Standardizing the game on a single sampling rate, bit depth, and channel count might be a decent choice for games that consistently use a single format for all its sounds anyway. In that case, you get to do all mixing and processing in that format, and the audio backend will at most do one final conversion into the playback device's native format. But in Shuusou Gyoku, most sound effects use 22,050 Hz, the boss explosion sound effect uses 11,025 Hz, and the future SC-88Pro BGM will obviously use 44,100 Hz. In such a scenario, you would have to pick the highest sampling rate among all sound sources, and resample any lower-quality sounds to that rate. But if the audio device uses a different sampling rate, those lower-quality sounds would get resampled a second time.
I know that this will be fixed in SDL 3, but that version is still under heavy development.
- Positives? Uh… the callback-based nature means that BGM streaming is rather trivial, and would even be comparatively less complicated than with DirectSound. Having a mutex to prevent writes to your sound instance structures while they're being read by the audio thread is nice too.
OK, sure, but you're not supposed to use it for anything more than a single stream of audio. SDL_mixer exists precisely to cover such non-trivial use cases, and it even supports sound effect looping and panning with just a single function call! But as far as the rest of the library is concerned, it manages to be an even bigger disappointment than raw SDL audio:
- As it sits on top of SDL's audio subsystem, it still can't just use your audio device's native sample format.
- Even worse, it insists on initializing the audio device itself, and thus always needs to duplicate whatever you would do for raw SDL.
- It only offers a very opinionated system for streaming – and of course, its opinion is wrong. 😛 The fact that it only supports a single streaming audio track wouldn't matter all too much if you could switch to another track at sample precision. But since you can't, you're forced to implement looping BGM using a single file…
- …which brings us to the unfortunate issue of loop point definitions.
And, perhaps most importantly, the complete lack of any way to set them
through the API?! It doesn't take long until you come up with a theory for
why the API only offers a function to retrieve loop points: The
"music" abstraction is so format-agnostic that it even supports MIDI
and tracker formats where a typical loop point in PCM samples doesn't make
sense. Both of these formats already have in-band ways of specifying loop
points in their respective time units. They
might not be standardized, but it's still much better than usual
single-file solutions for PCM streams where the loop point has to be stored
in an out-of-band way – such as in a metadata tag or an entirely separate
- Speaking of MIDI, why is it so common among these APIs to not have any way of specifying the MIDI device? The fact that Windows Vista removed the Control Panel option for specifying the system-wide default MIDI output device is no excuse for your API lacking the option as well. In fact, your MIDI API now needs such a setting more than it was needed in the Windows XP and 9x days.

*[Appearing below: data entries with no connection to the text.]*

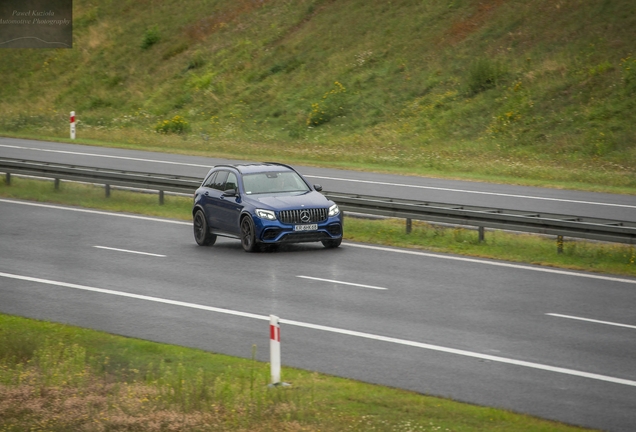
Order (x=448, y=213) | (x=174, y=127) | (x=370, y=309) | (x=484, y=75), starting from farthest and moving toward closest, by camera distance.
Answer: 1. (x=174, y=127)
2. (x=484, y=75)
3. (x=448, y=213)
4. (x=370, y=309)

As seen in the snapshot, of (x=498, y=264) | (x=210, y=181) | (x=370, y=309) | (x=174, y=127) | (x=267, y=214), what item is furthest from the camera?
(x=174, y=127)

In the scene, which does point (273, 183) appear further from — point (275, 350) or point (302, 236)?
point (275, 350)

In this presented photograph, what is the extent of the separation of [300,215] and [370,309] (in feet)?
18.1

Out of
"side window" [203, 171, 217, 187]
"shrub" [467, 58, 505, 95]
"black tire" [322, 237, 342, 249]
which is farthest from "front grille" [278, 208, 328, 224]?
"shrub" [467, 58, 505, 95]

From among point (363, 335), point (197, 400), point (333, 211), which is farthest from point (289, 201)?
point (197, 400)

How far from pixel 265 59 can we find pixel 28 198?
29164mm

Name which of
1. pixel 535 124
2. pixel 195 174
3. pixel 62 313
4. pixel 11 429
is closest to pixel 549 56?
pixel 535 124

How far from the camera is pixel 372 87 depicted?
48906mm

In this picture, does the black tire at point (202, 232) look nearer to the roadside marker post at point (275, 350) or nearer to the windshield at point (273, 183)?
the windshield at point (273, 183)

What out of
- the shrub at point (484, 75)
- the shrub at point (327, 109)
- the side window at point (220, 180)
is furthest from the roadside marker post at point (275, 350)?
the shrub at point (327, 109)

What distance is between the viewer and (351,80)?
1976 inches

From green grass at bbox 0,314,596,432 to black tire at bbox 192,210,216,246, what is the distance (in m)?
9.61

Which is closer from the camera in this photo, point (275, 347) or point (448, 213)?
point (275, 347)

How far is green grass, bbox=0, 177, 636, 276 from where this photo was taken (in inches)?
765
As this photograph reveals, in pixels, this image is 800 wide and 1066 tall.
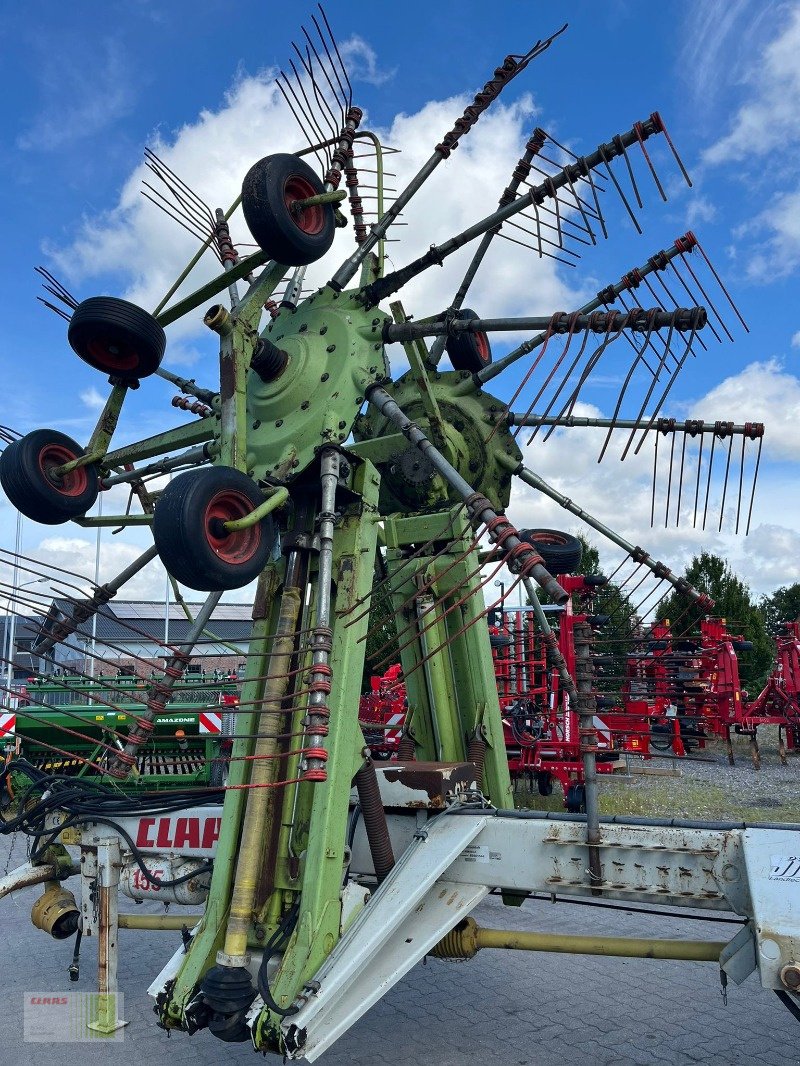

- Actually, wait, the API does have a function that is exclusive to tracker formats. Which means that they aren't actually insisting on a clean, consistent, and minimal API here… 🤔
- Funnily enough, they did once receive a patch for a function to set loop points which was never upstreamed… and this patch came from the main developer behind PyTouhou, who needed that feature for obvious reasons. The world sure is a small place.
- As a result, they turned loop points into a property that each
individual format may
not have. Want to loop
MP3 files at sample precision? Tough luck, time to reconvert to another
lossy format. 🙄 This is the exact jank I decided against when I implemented
BGM modding for thcrap back in 2018,
where I concluded that separate intro and
loop files are the way to go.
But OK, we only plan to use FLAC and Ogg Vorbis for the SC-88Pro BGM, for which SDL_mixer does support loop points in the form of Vorbis comments, and hey, we can even pass them at sample accuracy. Sure, it's wrong and everything, but nothing I couldn't work with…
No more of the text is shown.